We also participate in major U.N. Conferences, such as the 4th World Conference on Women and the Habitat Conference. We take special pride in having helped train Tibetans to be their own best advocates.
Since 1998, we have conducted our own fact-finding missions in order to go behind the reports of religious persecution and political imprisonment and learn what life is like for most Tibetans under Chinese rule. Using teams of lawyers and psychologists, we have interviewed Tibetan refugees, prepared reports, and brought the information to the U.N., governments, non-governmental organizations, and to the public.
II. ENVIRONMENT AND DEVELOPMENT
Since the Chinese occupation of Tibet in 1949, the Tibetan Plateau has endured widespread environmental degradation.

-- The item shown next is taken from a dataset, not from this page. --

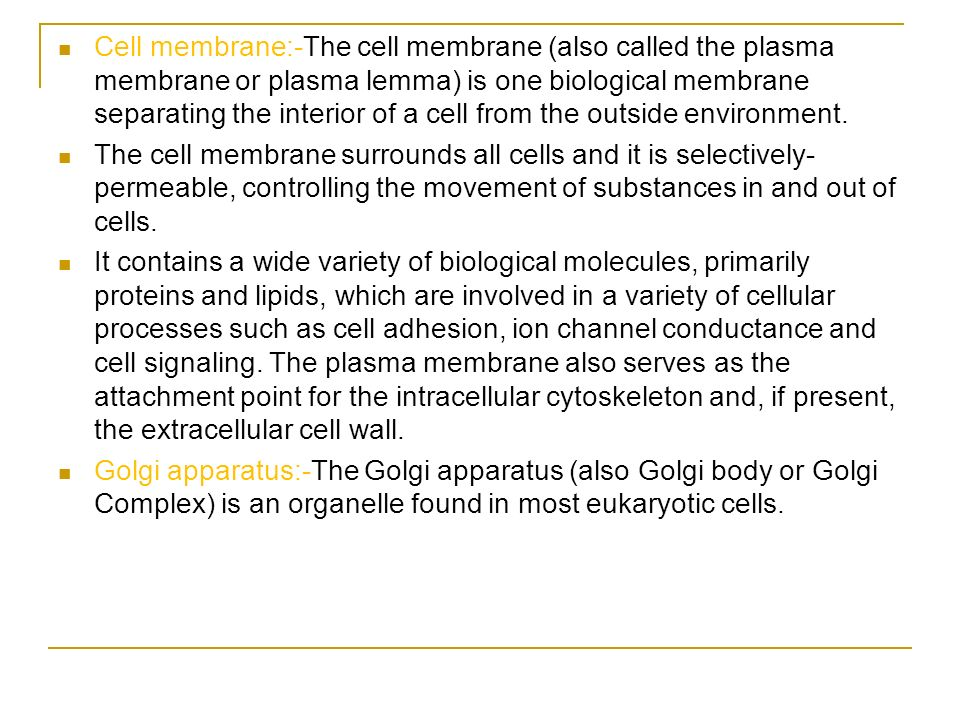 Cell membrane:-The cell membrane (also called the plasma membrane or plasma lemma) is one biological membrane separating the interior of a cell from the outside environment.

While we acknowledge that the Chinese government has instituted several important environmental protection measures, we remain extremely concerned about the Chinese governments inattention to the environmental and development concerns of the Tibetan people. Not only has Tibet’s environment been seriously damaged since the Chinese occupation, but the environmental damage has occurred in tandem with human rights abuses, the stripping of political and cultural rights, and the overall marginalization of the Tibetan people within their own homeland.
Tibet Justice Center is working to promote sustainable development and protection of Tibet's environment. Our current focus is protecting Tibet's watersheds -- watersheds that give rise to ten of Asia's major river systems and affect over one billion people in the region, and on training Tibetans in environmental policy and advocacy.
III. Asylum and Immigration
Tibet Justice Center's Asylum and Immigration Project manages a clearinghouse of information and materials for Tibetans and attorneys representing Tibetans in asylum matters. The Project maintains a list of agencies through which Tibetans seeking asylum can obtain legal assistance and possibly secure low cost or pro bono legal representation. The Project also provides sample asylum briefs, client affidavits and specialized information regarding the conditions for Tibetans in Tibet, Nepal and India to attorneys representing Tibetans.
Tibet Justice Center can provide, whenever possible, expert affidavits on country conditions in Tibet and conditions for Tibetan refugees in India or Nepal for individual asylum cases.
Go to Asylum and Immigration Project Home Page to access a host of resources on the asylum process, sample briefs for Tibetan asylum seekers, our policy on expert work, and other resources.
IV. Democracy Building
Assisting the Tibetan Government in Exile to Develop Democratic Institutions: In 1998, at the request of the TGIE, we began a multi-year training program of Tibetan legislative counsel. This program is now complete and new legislative counsel began serving the TGIE in the summer of 2003. In 1998, we sponsored a visit to the U.S. by the Chief Justice of the Tibetan Judiciary to familiarize both Tibetans and American lawyers and jurists on how aspects of the Anglo-American system might contribute positively to the administration of civil and criminal justice in Tibetan institutions. In 1997, at the request of the TGIE, we assisted in rewriting the Tibetan Constitution for internal consistency and consistency with Indian law (the host country of the Tibetan government).
Models for Self-Governance: In late 2004, we will complete the first-ever study of 35 existing models around the world in which a people has gained some form of self-governance within the framework of a state. This study, Forms of Autonomy, will be published in early 2005. The study will provide a valuable resource for peoples and governments throughout the world who are interested in resolving conflicts nonviolently through negotiated autonomy arrangements.
Self-Governance Education: As an outgrowth of preparing Forms of Autonomy, the TGIE has asked us to educate the Tibetan exile communities about issues of self-governance and self-determination. In 2000, we helped train Tibetan educators and settlement officers to educate their communities and generate discussion about these issues. A second round of training with Tibetan Parliamentarians, settlement officers, students and NGO leaders took place in 2002.